Dans nos sociétés, où les rapports sont essentiellement de nature économique et instrumentale, les individus perdent leur autonomie, tandis que seul l’intellect est privilégié.

Différents chercheurs ont mis en évidence que dans nos sociétés, où les rapports sont essentiellement de nature économique et instrumentale, les individus perdent leur autonomie, tandis que seul l’intellect est privilégié. Comme l’affirme Duarte Jr, cité par ces deux chercheuses, dans un tel contexte, l’activité créative artistique et l’éducation de ses sens offrent à l’être humain, la possibilité de retrouver ces caractéristiques perdues, si fondamentales pour son développement.

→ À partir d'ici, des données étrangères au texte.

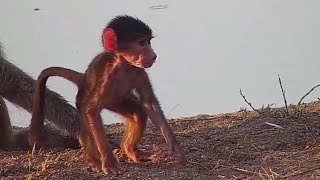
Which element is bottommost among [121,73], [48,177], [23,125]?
[23,125]

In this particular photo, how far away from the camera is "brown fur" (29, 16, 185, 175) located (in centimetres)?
252

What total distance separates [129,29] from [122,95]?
0.76ft

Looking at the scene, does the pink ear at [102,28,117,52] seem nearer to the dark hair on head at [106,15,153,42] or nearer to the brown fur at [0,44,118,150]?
the dark hair on head at [106,15,153,42]

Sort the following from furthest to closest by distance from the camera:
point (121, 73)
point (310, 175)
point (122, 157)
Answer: point (122, 157)
point (121, 73)
point (310, 175)

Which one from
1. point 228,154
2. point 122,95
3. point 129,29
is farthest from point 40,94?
point 228,154

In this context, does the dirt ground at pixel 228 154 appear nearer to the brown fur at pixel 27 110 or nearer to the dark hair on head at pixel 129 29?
the brown fur at pixel 27 110

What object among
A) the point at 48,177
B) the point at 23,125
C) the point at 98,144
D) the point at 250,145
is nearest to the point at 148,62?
the point at 98,144

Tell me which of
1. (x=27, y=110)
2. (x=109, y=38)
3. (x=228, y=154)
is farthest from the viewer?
(x=27, y=110)

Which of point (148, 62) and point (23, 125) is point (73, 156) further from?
point (23, 125)

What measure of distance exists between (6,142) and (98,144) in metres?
1.17

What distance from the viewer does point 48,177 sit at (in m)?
2.51

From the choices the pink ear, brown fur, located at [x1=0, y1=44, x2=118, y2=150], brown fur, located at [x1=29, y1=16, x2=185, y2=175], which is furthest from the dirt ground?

Ces deux chercheuses précisent aussi que de nombreuses études rendent compte du rôle de l’activité artistique dans le développement humain. Mais comment cela est-il possible ? Elles renvoient aux travaux de Welburn relatifs aux écrits de Steiner sur la méthode cognitive, qu’il supposait basée sur deux caractéristiques humaines : les sentiments et les désirs. Et la pensée est liée à ce processus.

Pour Steiner, un individu libre est un individu qui agit de manière consciente, sur la base de ses désirs, de ses sentiments et de sa responsabilité.

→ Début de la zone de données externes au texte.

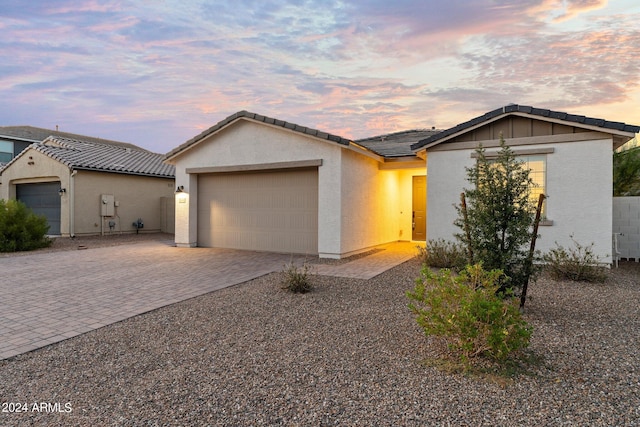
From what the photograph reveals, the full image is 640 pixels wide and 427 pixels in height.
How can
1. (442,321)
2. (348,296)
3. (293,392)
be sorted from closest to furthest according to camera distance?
(293,392), (442,321), (348,296)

Lors de l’analyse de leurs résultats, les deux chercheuses ont constaté chez les participants à leur étude, que le contact avec l’art les avait menés à prendre conscience de leurs actions et de leur liberté d’agir. Cette constatation rejoint la réflexion de Schiller, telle qu’il la décrit dons son Education esthétique de l’homme, à propos du caractère sauvage ou barbare de l’homme par opposition à l’homme qui sait faire de sa nature propre, son amie, et honore sa liberté.

Un autre enseignement de cette étude est que l’art permet de dépasser les difficultés personnelles grâce à son influence sur le développement de la pensée intuitive qu’il induit. Ce résultat découle de la stimulation de l’observation et de la réflexion en les liant aux sentiments et aux désirs.

Finalement, ainsi perçue, l’exposition à l’art apparaît comme une démarche profonde aux conséquences durables et vitales. Il ne s’agit pas d’un exercice de coloriage en s’efforçant de ne pas dépasser le contour du dessin, ni de barbouillage de peinture. Il n’importe pas non plus que les enfants deviennent des artistes mondialement reconnus et, encore moins, est-il question ici de strass et de paillettes. Il s’agit de faire émerger, dans le petit enfant, des éléments qui le porteront et l’accompagneront durant toute sa vie d’adulte. Il s’agit de construire un adulte de demain. Solide, autonome, libre, responsable. En prenant en compte tous les aspects de sa personnalité et en les respectant.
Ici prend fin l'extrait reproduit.